Cardiff made the same number of changes from their own third round cup exit, with Kevin McNaughton fit to return along with the likes of Kenny Miller and Peter Whittingham.
The home fans appeared to be still basking in the glory of their United victory in what was a carnival atmosphere at a packed Selhurst.
The crowd soon turned hostile as Cardiff dominated the opening exchanges, with a controversial free-kick almost reaching Aron Gunnarsson via a deflection.
Speroni just managed to gather Joe Ralls' shot at the second attempt but moments later - completely against the run of play - Old Trafford hero Glenn Murray mistimed a free header from a corner.
Ben Turner nodded over a much more difficult chance from a corner at the other end as Cardiff continued to hold sway. But Palace had more of a cutting edge and might have been ahead in the 27th minute had Kagisho Dikgacoi not shot too close to Tom Heaton after being teed up by Chris Martin.

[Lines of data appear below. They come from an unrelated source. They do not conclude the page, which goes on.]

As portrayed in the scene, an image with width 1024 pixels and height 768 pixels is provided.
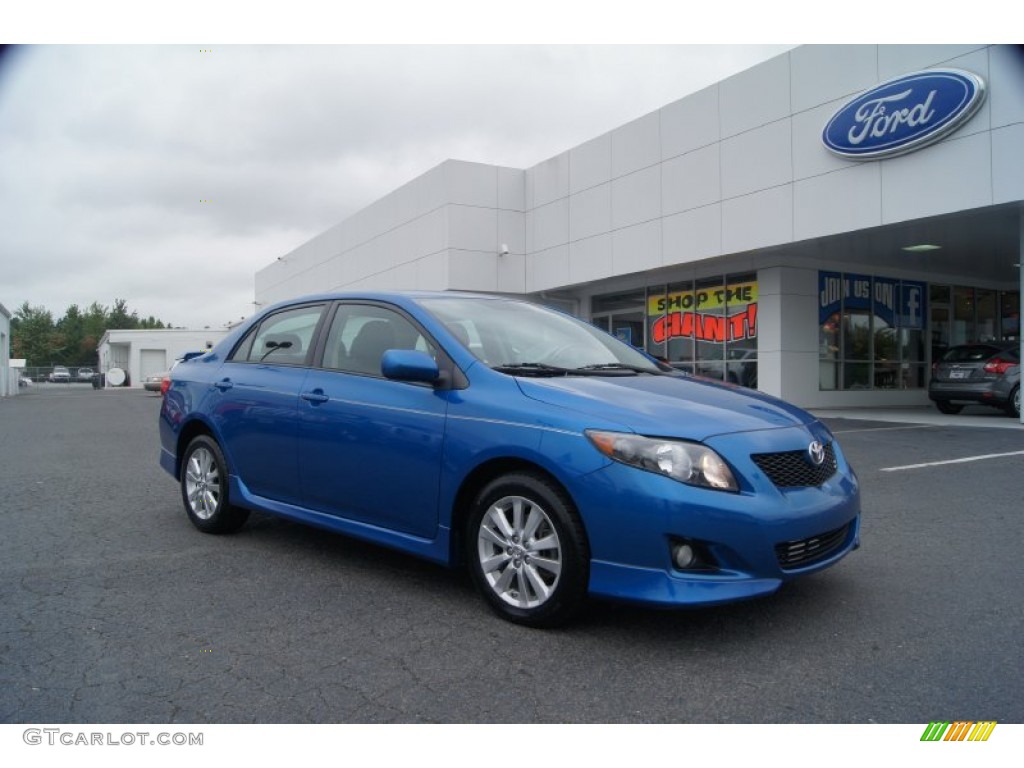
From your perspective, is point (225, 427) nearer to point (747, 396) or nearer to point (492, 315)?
point (492, 315)

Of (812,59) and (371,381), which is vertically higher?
(812,59)

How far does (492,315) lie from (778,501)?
1972 mm

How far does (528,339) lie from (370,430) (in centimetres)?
102

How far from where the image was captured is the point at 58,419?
58.0ft

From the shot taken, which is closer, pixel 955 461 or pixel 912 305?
pixel 955 461

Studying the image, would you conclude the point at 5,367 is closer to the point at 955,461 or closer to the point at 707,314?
the point at 707,314

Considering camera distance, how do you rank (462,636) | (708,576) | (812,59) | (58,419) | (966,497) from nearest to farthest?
(708,576) < (462,636) < (966,497) < (812,59) < (58,419)

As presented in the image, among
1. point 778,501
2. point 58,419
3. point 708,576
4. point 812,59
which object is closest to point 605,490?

Miller's curling cross sailed narrowly wide and Gardner also threw himself at a finish from the Scotland striker but Cardiff's raids were becoming more sporadic.

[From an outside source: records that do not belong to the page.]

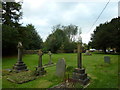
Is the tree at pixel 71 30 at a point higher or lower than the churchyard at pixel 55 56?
higher

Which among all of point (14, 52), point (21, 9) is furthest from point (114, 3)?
point (14, 52)

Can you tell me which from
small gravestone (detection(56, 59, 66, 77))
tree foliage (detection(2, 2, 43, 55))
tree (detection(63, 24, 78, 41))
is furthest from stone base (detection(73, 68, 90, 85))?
tree (detection(63, 24, 78, 41))

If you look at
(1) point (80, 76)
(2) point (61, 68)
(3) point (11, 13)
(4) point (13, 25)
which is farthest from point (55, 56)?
(1) point (80, 76)

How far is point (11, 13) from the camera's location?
653 inches

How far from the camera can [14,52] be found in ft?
60.1

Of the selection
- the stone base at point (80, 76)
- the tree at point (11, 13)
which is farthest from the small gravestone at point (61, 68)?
the tree at point (11, 13)

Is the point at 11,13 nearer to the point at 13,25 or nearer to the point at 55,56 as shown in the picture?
the point at 13,25

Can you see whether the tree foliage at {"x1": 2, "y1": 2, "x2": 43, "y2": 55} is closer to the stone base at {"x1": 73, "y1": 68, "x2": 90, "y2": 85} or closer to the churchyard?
the churchyard

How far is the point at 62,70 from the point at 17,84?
248 centimetres

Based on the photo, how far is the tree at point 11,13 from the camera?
615 inches

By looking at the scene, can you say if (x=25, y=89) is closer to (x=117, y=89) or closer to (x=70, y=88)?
(x=70, y=88)

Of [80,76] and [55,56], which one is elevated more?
[80,76]

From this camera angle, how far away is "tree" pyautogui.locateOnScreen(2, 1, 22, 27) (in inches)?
615

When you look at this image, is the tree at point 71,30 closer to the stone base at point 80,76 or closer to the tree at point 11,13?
the tree at point 11,13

Ralls sent another finish just wide before Palace struck two minutes before the break.
Heaton tried to claim Darren Ambrose's free-kick but was beaten by Jedinak, whose flick-on was nodded into an empty net by Gardner, the unlikeliest of goalscorers.
Martin went close to inadvertently deflecting in Ambrose's shanked shot and Mike Dean rightly waved away handball appeals against Don Cowie as Palace began the second half strongly.

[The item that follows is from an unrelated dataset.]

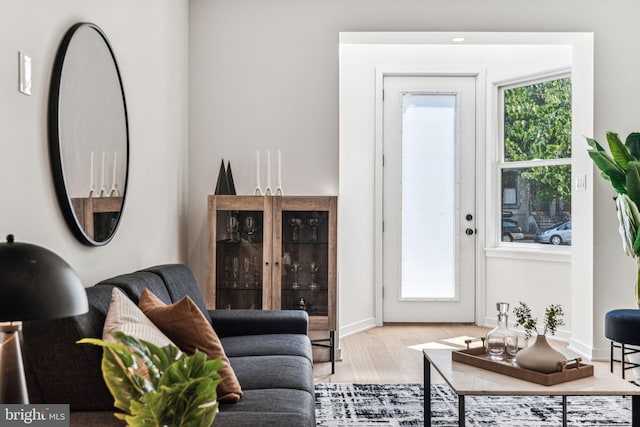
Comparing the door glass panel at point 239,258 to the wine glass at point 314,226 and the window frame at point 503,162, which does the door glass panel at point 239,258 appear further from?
the window frame at point 503,162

But Cardiff had a handball shout of their own snubbed and then saw what would have been an equaliser chalked off moments later.
Ralls' volley was deflected narrowly wide and Miller nodded the resulting corner into the net at the far post but Dean had already whistled, apparently for a foul on Speroni.
McNaughton limped off to be replaced by Darcy Blake in the 66th minute before Gardner flicked a header wide from another fine Ambrose free-kick.
The visitors threw on Stephen McPhail for Joe Mason four minutes later, with Ralls again sending a mid-range shot straight at Speroni before Palace introduced Sean Scannell for Martin.
Ralls was booked for a cynical trip on Ambrose as the midfielder threatened to extend a 25-yard surge but Palace were otherwise on the defensive as they sought to avoid a potentially damaging away goal.
They ran down the clock by bringing on Jermaine Easter for Wilfried Zaha after Whittingham went close with a deflected shot.
Stoppage time saw Andrew Taylor send a rising drive narrowly over the crossbar as Palace held on.